- **CHALLENGE**: Copy the lines below word for word, from the line containing "What distance is" through the line containing "5150 centimetres", with both of those lines included.

- **DATA SUPPLIED**:

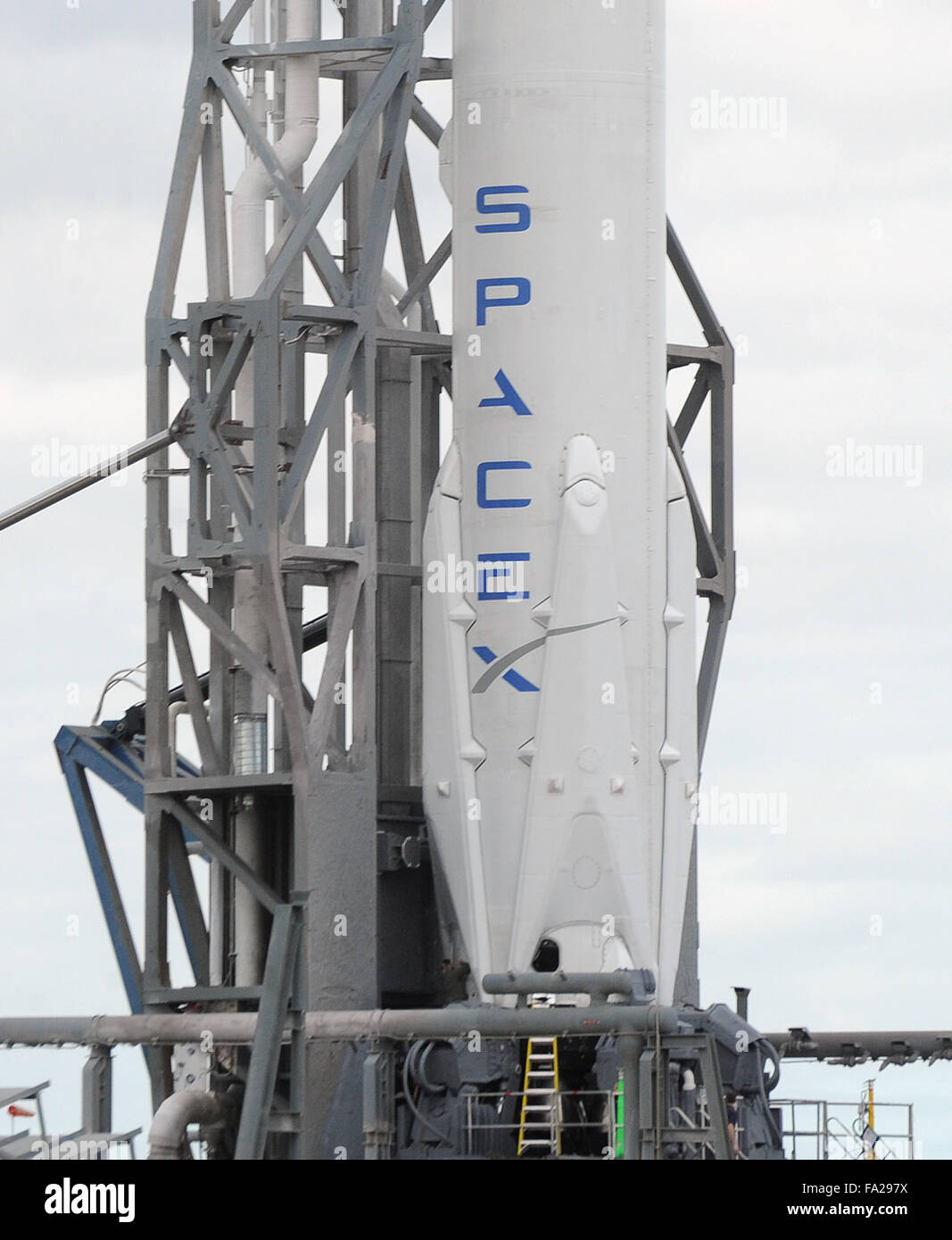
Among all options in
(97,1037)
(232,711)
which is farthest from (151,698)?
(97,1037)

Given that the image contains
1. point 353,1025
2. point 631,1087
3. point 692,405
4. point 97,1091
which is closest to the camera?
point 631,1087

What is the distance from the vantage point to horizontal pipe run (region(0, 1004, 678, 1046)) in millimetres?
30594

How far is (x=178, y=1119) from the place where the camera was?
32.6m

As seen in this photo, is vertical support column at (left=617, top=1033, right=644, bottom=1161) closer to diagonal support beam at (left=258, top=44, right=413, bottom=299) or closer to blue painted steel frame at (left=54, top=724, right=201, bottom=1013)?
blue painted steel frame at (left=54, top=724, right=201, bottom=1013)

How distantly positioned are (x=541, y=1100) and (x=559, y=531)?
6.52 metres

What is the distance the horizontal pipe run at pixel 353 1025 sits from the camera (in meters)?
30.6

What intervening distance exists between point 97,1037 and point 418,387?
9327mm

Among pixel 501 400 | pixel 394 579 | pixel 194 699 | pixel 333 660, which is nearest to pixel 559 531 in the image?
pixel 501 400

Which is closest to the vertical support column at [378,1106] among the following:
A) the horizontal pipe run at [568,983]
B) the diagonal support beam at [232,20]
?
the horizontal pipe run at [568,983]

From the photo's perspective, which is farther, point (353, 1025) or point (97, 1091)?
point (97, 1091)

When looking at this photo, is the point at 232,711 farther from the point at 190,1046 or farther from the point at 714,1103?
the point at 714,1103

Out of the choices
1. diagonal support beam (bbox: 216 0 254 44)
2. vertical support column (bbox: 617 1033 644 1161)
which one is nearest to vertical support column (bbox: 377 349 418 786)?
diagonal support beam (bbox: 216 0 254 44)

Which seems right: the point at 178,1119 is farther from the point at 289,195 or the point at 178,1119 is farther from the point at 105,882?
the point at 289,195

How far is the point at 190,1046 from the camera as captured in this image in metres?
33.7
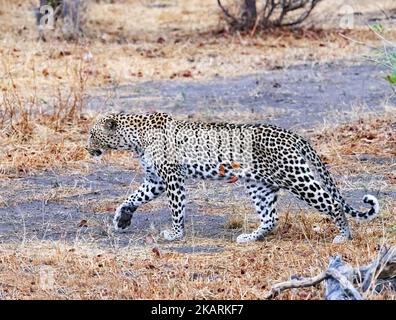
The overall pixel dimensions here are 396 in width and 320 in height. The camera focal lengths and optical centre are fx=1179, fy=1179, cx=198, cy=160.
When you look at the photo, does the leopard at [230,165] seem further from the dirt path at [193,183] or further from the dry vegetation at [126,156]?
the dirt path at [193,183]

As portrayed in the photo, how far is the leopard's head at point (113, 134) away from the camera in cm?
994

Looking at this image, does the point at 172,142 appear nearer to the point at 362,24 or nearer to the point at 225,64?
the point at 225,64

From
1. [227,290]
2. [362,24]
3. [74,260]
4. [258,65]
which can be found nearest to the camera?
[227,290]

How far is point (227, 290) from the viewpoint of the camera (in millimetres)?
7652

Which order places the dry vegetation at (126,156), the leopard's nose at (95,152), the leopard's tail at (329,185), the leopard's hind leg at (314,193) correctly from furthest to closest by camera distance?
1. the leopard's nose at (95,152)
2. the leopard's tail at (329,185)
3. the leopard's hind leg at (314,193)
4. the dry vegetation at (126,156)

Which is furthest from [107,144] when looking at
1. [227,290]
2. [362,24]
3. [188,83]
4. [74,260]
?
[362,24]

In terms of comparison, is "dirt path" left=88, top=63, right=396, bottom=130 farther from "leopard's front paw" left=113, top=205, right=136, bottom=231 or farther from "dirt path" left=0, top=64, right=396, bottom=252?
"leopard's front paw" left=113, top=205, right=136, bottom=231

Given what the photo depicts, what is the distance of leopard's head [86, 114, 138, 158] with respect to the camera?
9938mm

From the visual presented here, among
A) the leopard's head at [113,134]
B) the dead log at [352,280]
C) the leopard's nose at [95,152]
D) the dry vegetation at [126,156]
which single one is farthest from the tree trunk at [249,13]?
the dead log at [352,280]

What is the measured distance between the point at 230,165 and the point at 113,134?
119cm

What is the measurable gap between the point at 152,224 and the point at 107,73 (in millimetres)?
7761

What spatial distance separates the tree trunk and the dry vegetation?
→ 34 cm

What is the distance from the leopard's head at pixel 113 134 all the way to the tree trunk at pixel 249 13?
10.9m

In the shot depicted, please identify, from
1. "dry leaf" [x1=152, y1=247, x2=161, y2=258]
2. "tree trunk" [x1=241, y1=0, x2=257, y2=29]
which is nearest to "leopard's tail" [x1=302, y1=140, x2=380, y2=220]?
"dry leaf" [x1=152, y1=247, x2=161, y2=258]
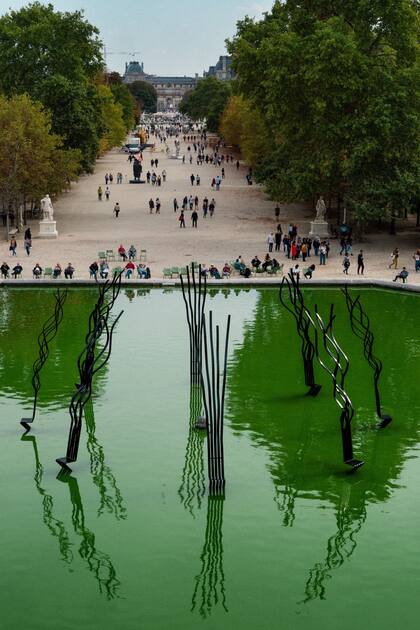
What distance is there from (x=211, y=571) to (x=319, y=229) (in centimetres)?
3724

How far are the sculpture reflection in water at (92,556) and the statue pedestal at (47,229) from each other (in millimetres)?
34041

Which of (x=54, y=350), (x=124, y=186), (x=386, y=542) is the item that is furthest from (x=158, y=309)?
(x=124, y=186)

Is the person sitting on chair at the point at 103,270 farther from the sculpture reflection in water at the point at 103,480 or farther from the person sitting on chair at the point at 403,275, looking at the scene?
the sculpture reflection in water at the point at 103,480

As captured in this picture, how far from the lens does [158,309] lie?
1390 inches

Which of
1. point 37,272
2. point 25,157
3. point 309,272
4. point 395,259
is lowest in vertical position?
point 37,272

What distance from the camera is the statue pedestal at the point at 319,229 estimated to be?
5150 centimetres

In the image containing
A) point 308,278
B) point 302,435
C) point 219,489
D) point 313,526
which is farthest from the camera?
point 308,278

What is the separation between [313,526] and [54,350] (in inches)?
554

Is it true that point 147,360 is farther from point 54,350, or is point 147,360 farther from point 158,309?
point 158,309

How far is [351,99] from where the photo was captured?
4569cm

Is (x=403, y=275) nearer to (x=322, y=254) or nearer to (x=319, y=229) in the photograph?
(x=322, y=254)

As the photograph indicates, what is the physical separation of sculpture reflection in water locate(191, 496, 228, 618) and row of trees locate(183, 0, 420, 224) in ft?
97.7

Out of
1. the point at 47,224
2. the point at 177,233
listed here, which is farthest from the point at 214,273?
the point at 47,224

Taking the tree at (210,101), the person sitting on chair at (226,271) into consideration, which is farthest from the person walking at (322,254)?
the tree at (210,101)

...

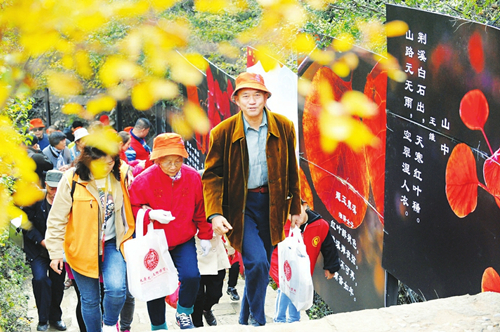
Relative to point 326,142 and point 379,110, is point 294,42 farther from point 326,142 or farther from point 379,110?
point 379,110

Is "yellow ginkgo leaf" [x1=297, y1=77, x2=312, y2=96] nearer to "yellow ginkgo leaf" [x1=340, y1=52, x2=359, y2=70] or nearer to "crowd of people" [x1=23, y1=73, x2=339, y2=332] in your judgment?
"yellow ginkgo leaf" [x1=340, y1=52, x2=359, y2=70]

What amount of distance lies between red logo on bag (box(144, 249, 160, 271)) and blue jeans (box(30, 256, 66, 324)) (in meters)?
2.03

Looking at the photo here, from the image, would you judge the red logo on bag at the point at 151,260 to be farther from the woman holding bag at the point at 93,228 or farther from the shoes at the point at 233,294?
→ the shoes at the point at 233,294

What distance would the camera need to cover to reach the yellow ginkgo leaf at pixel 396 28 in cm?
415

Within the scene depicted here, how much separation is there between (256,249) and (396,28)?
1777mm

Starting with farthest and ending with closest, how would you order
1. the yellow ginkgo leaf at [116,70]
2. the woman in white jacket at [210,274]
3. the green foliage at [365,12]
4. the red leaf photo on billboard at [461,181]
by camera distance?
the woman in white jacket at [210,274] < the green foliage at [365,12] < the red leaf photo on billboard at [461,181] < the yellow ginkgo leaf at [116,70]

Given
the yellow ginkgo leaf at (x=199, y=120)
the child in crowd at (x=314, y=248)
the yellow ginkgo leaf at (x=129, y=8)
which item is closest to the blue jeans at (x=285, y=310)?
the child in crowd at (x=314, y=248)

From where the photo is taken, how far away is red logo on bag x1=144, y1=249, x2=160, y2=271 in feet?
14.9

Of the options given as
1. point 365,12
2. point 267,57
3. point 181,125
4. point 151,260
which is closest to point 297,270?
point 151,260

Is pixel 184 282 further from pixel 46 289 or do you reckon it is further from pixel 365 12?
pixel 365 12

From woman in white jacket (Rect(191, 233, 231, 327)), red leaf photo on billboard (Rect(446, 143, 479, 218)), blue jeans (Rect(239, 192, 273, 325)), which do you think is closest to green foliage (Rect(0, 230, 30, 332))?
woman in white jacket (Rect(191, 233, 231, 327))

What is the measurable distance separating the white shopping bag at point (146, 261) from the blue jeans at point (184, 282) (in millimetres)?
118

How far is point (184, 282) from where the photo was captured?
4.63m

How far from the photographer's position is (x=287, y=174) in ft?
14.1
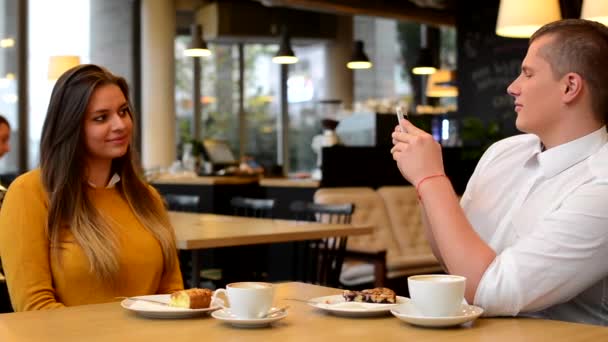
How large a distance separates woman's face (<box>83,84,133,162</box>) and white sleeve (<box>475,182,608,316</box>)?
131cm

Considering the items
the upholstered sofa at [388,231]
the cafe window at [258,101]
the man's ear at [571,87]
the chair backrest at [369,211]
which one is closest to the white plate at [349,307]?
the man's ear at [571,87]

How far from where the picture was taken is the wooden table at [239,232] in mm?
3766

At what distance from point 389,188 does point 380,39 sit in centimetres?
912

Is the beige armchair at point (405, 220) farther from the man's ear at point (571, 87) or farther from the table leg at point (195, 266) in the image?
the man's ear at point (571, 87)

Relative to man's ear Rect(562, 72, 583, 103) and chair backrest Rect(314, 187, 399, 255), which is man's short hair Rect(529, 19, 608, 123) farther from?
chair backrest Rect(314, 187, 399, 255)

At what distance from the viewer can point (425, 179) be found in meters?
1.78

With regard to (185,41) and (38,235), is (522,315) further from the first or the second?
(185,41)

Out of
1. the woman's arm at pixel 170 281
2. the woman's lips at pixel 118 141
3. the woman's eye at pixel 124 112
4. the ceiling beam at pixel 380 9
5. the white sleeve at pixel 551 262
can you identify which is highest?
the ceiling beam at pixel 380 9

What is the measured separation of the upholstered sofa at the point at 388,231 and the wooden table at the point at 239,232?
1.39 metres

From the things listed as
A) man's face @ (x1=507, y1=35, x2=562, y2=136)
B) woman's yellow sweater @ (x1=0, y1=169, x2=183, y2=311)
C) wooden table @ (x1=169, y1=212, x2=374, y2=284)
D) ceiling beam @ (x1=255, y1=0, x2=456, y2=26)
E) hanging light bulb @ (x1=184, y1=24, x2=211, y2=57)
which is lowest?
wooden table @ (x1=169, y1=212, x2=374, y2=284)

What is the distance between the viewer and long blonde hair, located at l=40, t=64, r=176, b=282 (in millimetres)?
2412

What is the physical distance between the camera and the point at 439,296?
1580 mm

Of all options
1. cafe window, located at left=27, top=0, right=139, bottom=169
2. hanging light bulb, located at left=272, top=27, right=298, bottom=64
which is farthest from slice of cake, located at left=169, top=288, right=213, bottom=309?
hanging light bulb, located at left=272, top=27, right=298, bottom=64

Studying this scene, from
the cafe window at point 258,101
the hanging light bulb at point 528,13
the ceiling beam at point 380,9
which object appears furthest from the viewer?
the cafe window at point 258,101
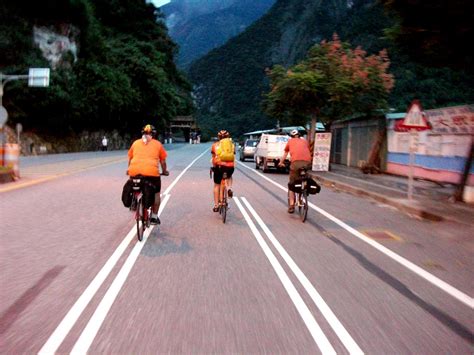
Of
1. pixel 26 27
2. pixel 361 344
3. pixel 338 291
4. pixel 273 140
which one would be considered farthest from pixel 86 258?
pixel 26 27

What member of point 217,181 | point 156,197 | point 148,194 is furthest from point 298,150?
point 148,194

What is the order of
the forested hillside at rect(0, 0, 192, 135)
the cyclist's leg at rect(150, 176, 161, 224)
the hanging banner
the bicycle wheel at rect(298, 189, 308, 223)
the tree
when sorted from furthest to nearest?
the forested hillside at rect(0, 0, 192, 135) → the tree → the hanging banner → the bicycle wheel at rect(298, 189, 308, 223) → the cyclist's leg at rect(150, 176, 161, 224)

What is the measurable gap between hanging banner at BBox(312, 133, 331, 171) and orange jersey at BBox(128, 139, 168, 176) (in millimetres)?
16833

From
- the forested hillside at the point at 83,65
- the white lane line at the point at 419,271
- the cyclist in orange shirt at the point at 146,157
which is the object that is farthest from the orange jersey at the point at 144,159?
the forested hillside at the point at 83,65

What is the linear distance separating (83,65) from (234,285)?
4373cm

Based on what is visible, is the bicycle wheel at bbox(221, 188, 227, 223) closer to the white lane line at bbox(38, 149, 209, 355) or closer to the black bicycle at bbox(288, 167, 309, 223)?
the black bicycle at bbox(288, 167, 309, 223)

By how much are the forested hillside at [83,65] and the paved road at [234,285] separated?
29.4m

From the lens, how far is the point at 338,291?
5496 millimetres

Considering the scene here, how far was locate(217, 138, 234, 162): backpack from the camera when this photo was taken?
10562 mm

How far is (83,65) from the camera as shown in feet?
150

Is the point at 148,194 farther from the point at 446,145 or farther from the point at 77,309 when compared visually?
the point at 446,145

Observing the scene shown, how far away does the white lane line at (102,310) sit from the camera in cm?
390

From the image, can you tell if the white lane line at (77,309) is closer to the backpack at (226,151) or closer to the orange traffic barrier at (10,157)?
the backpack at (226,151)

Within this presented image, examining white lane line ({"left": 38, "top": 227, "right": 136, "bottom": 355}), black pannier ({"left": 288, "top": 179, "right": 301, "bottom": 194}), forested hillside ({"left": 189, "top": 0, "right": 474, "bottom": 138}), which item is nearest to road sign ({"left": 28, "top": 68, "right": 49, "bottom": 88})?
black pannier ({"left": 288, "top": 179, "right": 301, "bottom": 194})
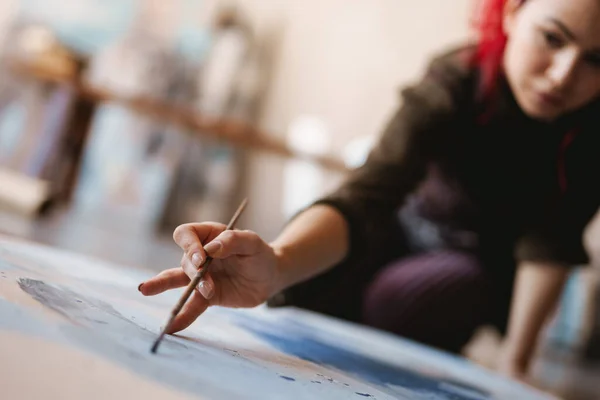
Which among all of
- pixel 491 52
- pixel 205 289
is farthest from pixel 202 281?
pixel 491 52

- **WORKED ANSWER**:
What distance is there from (x=211, y=571) to (x=319, y=229) (in centimetres)?
3724

How far are the sculpture reflection in water at (92,556) and the statue pedestal at (47,229) from each other (in millimetres)?
34041

Which of (x=54, y=350), (x=124, y=186), (x=386, y=542) is the item that is furthest from (x=158, y=309)?
(x=124, y=186)

Is the person sitting on chair at the point at 103,270 farther from the sculpture reflection in water at the point at 103,480 or farther from the person sitting on chair at the point at 403,275, looking at the scene?
the sculpture reflection in water at the point at 103,480

As captured in this picture, how far from the lens does [158,309] lie?
1390 inches

Which of
1. point 37,272
2. point 25,157
3. point 309,272
4. point 395,259
is lowest in vertical position?
point 37,272

What distance from the camera is the statue pedestal at the point at 319,229 estimated to be?
5150 centimetres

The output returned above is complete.